Later they will clamber noisily
back up the departing school buses,
and next week in class
they will write startlingly
similar essays
on what a meaningful,
memorable experience they had
at the old folks' home
last week

Oct 30, 2012

The National Cost of Growing Old .... Is Perhaps Not That Large

Greying population could 'cost Govt S$13b more by 2025'
by Teo Xuanwei 
SINGAPORE - By 2025, public services for what will be a greyer Singapore could cost the Government S$79 billion, or S$13 billion more than what it spends today, according to a new report released by global management consultancy Accenture. 
Even as the Government has highlighted the effects of the dramatic demographic shift in the coming years, including higher social spending, this is the first time an estimate of the cost has been worked out. 
According to Accenture's report, which covers 10 countries, the increased spending in public services - defence and public safety, education, housing and healthcare - will come up to the same percentage of gross domestic product (GDP) in 2025 as it stood last year at 12 per cent. 

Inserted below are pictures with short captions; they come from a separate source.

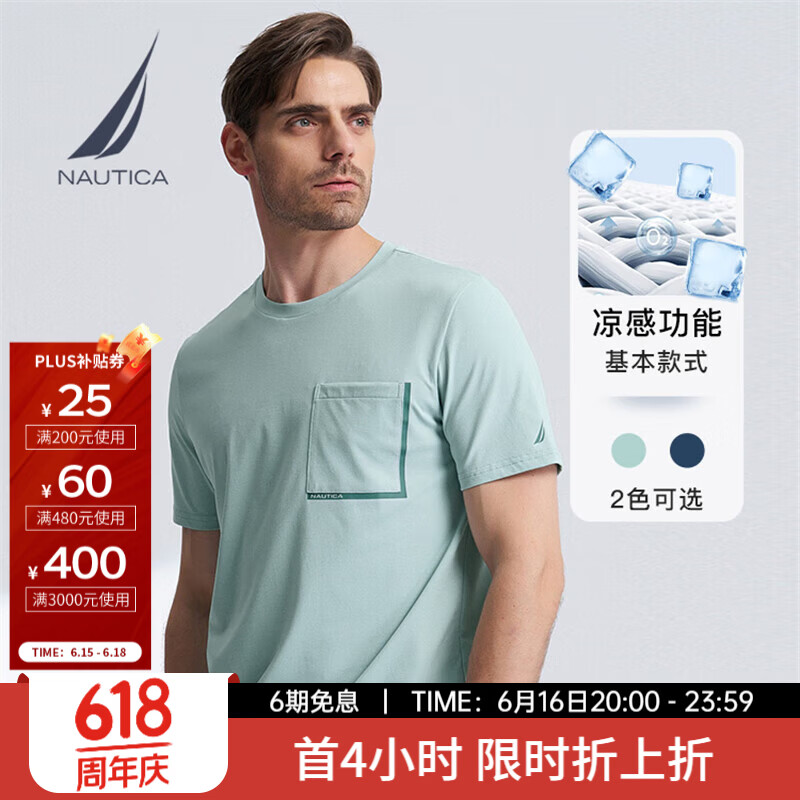 诺帝卡（NAUTICA）【商场同款】男装春夏新款蛀虫纱凉感亲肤透气短袖T恤男TO4105 浅绿3LM XL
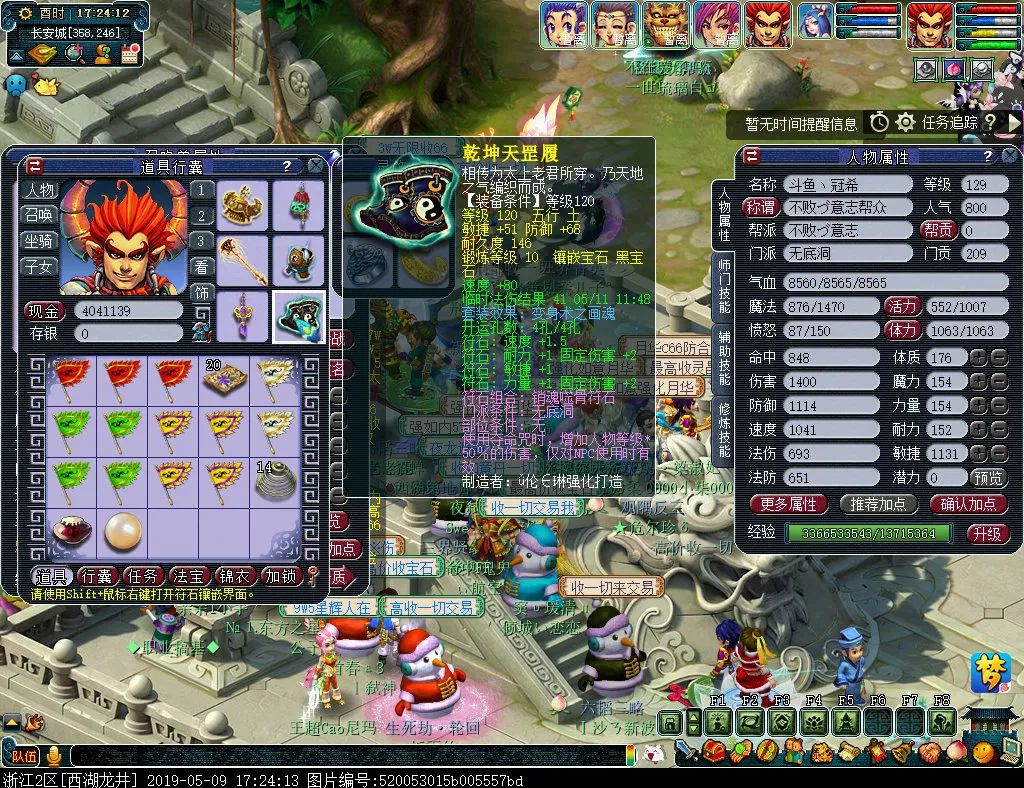 梦幻西游109无底洞五开宝宝配置,梦幻西游无底洞129套装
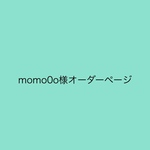 momo0o様オーダーページ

The less-informed reader might feel scared. "Oh my goodness," he will say, "How can Singapore afford all these costs?"

There are many possible ways. For example, as senior citizens form an increasing proportion of the population, younger people form a decreasing proportion. In other words, there will be fewer young people for the government to look after. Increased expenditure on the old can be offset by decreased expenditure on the young. For example, if Singapore has fewer young people, government expenditure on education must logically decrease.

Also, fiscal spending isn't necessarily a bad thing (although the PAP will never be heard to tell you that). Government spending on areas such as geriatric healthcare must surely create jobs and stimulate economic growth to some extent. For example, there will be more jobs for nurses, doctors and other people who run and manage hospitals and old folks homes.